Jax sniffs. He digs into his long coat for his flask. He only drinks when he's on hunts, and he never bothers sharing. Last hunt, his lucky one—the one passed to him from his father—went missing the way things sometimes do in the outside city, but I know he thinks I had something to do with it because I'm always sneaking swigs. Now we watch as he draws out his last drops of bravery, exposing the inked scrawl from behind his left earlobe: auribus tendon lupum. Holding the wolf by the ears. A saying aptly describing the Fucked Upness of All of This Cursed Bullshit.

"We're not fucked," Patti lies. "Look—we've been lost before. We always find our way."

Riley is unconvinced and Jax snorts, but says nothing. He shakes his head, dropping his flask and running his hand through his streaked-white hair, pushing back the bangs fallen from their tie. He flips open a shotgun he borrowed from someone in our sector, checking it's loaded. Owning a proper gun in your family puts fortune on your side. Between the four of us, we're armed twice to the teeth as much as any of the other hunting groups. But still—it won't matter.

"Why," Patti says, "Char and I were lost just last week by the bridge, weren't we, Char?"

I say nothing. It's true we'd gotten lost last week under a rising moon while shepherding Woodscutters back with their hauls, but Patti steered us right back in sight of the bridge in less than five minutes. Once we reached the bridge, we didn't have to worry. It's the one thing that's kept our lives fair in the inside city during moon's up. The cursed can't cross it, and even the most eager haven't been able to make it swimming the river waters. If it weren't for the coming of age ritual, you could end up a Forger, maybe a seamstress, and never bother seeing the outside city or a single cursed your whole life.
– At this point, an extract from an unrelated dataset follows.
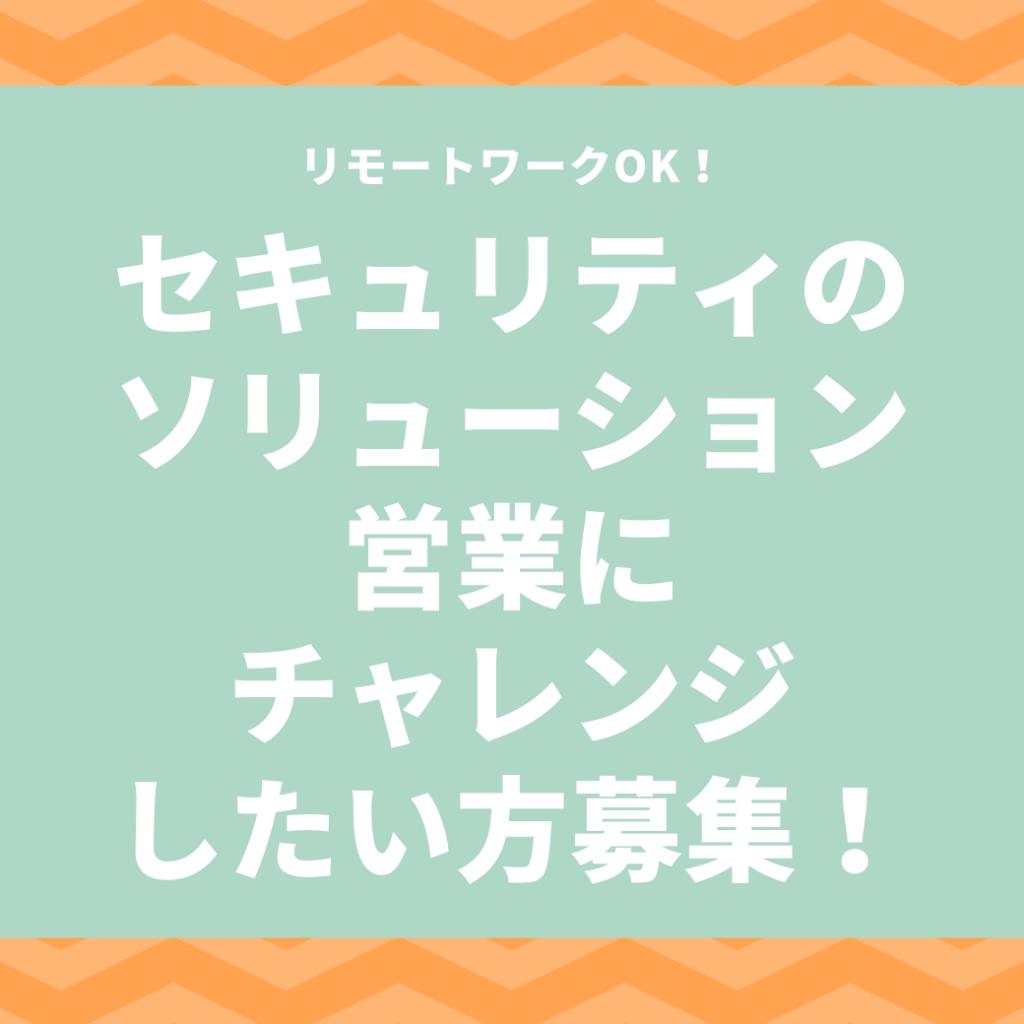SE-RUSU EIGYO HOUJINEIGYO RIMO-TO RIMO-TOWA-KU HUKUYO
But at sixteen years, no matter your chosen sector, you're taken to the bridge's fore tower and you're showed the way of things whether you want to or not.

"We're fucked," Jax nods to Riley, agreeing.
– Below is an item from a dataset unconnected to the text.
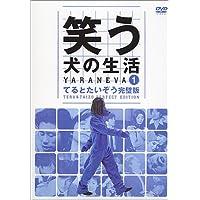 笑う犬の生活 DVD Vol.1 てるとたいぞう完璧版
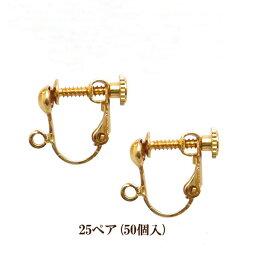 基礎金具 イヤリング ネジバネ玉ブラ 大口パック 25ペア(50個入) 【ゴールド】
Patti's eyes are hazel, sometimes seeming like three different colors all at once. I try to catch them as she finishes reloading her own rifle, but soon find she won't look at me. I want to say something reassuring, but I don't know what—so I don't. Earlier, she'd taken down a doe and Riley, a stag, at least four points. Jax got three hares out checking our group's traps. I'm the only one who came up short, and it deepened my mood. But now it doesn't matter. They had to leave their spoils behind about four streets ago, once we realized the way back had shifted on us.

"We'll keep going until we can't go anymore," Patti says now. She leads our way, calm.

"Until we're cursed, you mean," says Jax. He blinks. His eyes are dark in the shadows.

Patti says something sharp, but I miss what she says, peering into the slated darkness ahead. I'm thinking about the last time I saw my father. The way his hand felt touching my face. There was the same darkness in his eyes as Jax, a resolution not really a goodbye—as if he knew I'd meet my end the same way he did. Left with no other choice but running like a rat in a maze.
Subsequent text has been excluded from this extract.